Dos niños pasan a mi lado gritando, dejando un rastro de arena en el suelo. Todavía no he salido del asombro, de una conmoción que es un ardid del destino: como si me hubiesen sometido a una ducha de agua fría y ardiente a la vez. La jarra descansa a mi lado, con sus restos de espuma marrón. Se parece a la del mar, que Caravia observa indolentemente. Los veleros de otras mañanas han desaparecido y en su lugar hay buques de cabotaje, como sombreros lentos y grises.

—Vaya —respondo pensando en el cabrón de mi ex jefe, don Camilo.

—¿Increíble, eh?

—Sí, mucho...

Caravia apunta con su perilla mi rostro.

—Gracias a eso el señor Pavesi y yo somos uña y carne: fíjese, he acabado de trabajar con él como... asesor... Pero, bueno, ahora me tiene que contar de qué va su asunto, ¿eh, Carlos?

Lo miro con un sobresalto palpable, tanto que se le arrugan las cejas.

—En realidad, yo pensaba que iba a decirme cómo encontrar a Pavesi. ¿No le parece extraño que no se aloje en el hotel?

—¿Cómo?

—Sí, él me comentó que ésta era su base de operaciones.

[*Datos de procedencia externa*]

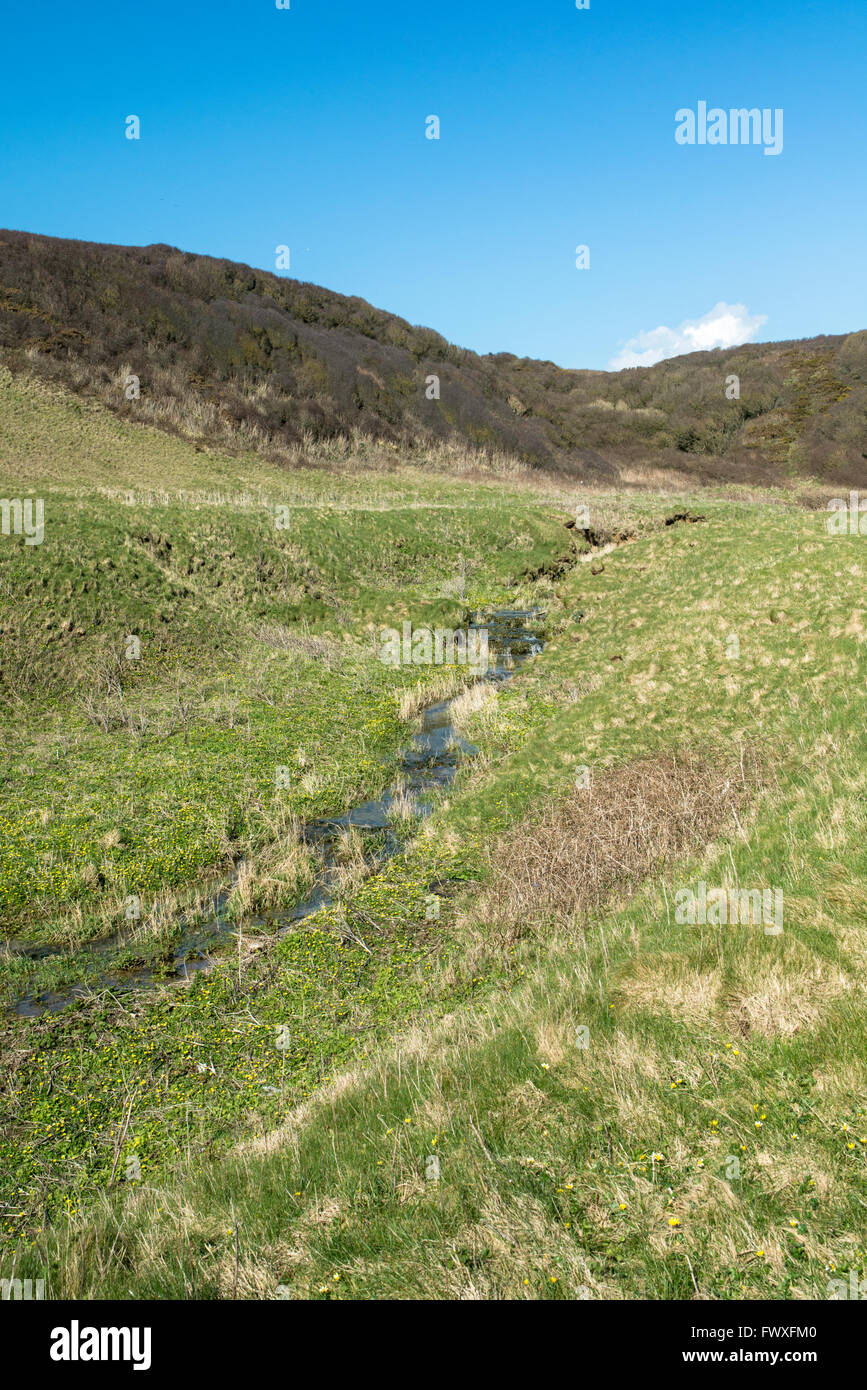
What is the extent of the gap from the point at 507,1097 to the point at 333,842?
7380mm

Ya sabe, las casas de putas y todo eso... Hasta me dio una tarjeta con su nombre, mírela: Samuel Caravia.

Caravia me mira con inquietud. De repente, advierto que he metido la pata y que lo estoy comprometiendo.

—Verá, quise decir que...

—El señor Pavesi no suele ir por ahí dando mi tarjeta a las primeras de cambio... ¿No será usted un impostor? ¿Un poli?

—¿Qué dice?

Pero Caravia se ha levantado sin decir palabra, transfigurado, afirmaría que con una mancha de miedo en el pantalón. Guarda los libros en el macuto y me mira con enojo, como si le fueran a rechinar los dientes.

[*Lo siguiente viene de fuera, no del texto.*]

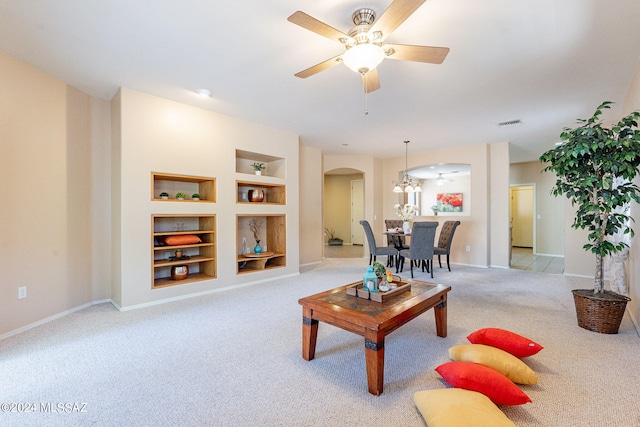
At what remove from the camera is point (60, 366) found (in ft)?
7.03

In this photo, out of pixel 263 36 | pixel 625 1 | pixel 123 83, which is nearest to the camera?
pixel 625 1

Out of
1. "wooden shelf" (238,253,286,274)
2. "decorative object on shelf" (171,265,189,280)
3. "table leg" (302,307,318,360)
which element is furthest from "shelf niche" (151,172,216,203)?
"table leg" (302,307,318,360)

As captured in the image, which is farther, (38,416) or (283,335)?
(283,335)

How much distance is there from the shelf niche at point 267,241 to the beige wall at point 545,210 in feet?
22.2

—No sé quién cojones eres, pero no quiero volverte a ver, amigo —exclama— ... Y será mejor que no cuentes nada de lo que te he dicho a Santiago... al señor Pavesi quiero decir. Porque te aseguro que lo que no le gusta nada es la gente indiscreta.

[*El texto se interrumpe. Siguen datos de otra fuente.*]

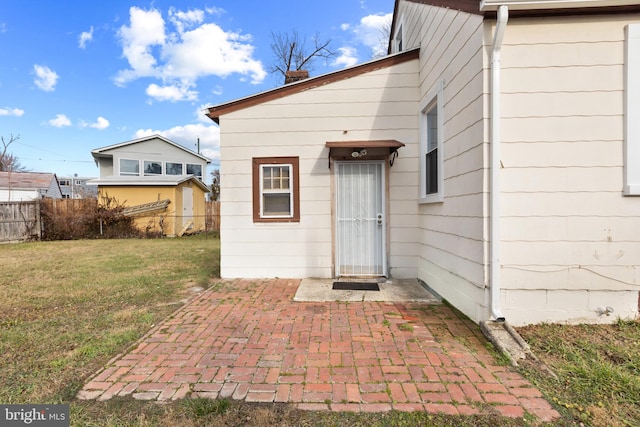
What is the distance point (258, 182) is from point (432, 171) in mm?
3150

—Pero... —digo desconcertado.

El seductor de camareras que huelen a sándalo me deja con la boca abierta y sale de allí pitando. Su melenilla blonda flamea al viento, rozando la correa del macuto. Al verlo de espaldas, con sus sandalias de esparto, recupero la imagen de Cristo: imagino que como hacía Él en sus viajes, se ha ido sin pagar la cuenta. Me pregunto también cuál será su verdadera relación con Pavesi y hasta qué punto su reacción no será puro teatro. ¿Estaría tanteándome? La ninfa de pelo claro y mejillas tostadas ha desaparecido del local.